EXERCISE INSTRUCTIONS
Where the string "steenbok" shows up in a line of the records, copy that line.

___ INPUT MATERIAL

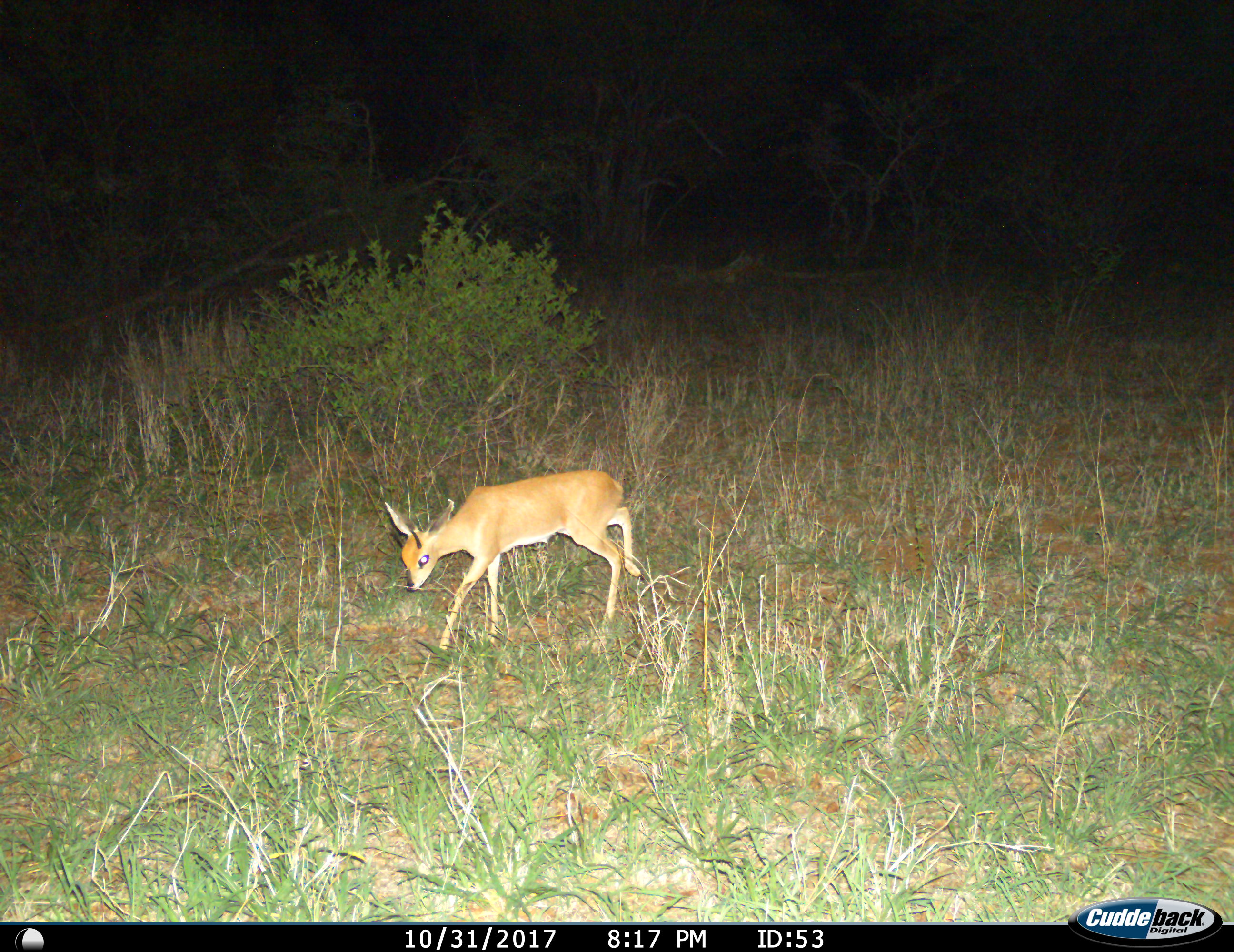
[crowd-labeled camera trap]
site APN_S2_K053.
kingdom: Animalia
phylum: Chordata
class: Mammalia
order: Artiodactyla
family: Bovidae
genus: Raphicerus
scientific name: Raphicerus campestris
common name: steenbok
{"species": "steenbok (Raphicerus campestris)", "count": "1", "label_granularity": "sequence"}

______
___ INPUT MATERIAL

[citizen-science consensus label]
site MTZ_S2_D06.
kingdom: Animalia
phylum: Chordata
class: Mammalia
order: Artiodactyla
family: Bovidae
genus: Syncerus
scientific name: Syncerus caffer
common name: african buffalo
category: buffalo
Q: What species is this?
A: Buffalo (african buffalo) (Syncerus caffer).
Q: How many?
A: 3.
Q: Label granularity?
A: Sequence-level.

______
___ INPUT MATERIAL

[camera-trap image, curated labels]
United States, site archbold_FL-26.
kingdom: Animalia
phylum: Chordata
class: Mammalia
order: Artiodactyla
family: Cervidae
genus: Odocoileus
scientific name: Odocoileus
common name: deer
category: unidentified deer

______

SOLUTION TO THIS PROBLEM
common name: steenbok
{"species": "steenbok (Raphicerus campestris)", "count": "1", "label_granularity": "sequence"}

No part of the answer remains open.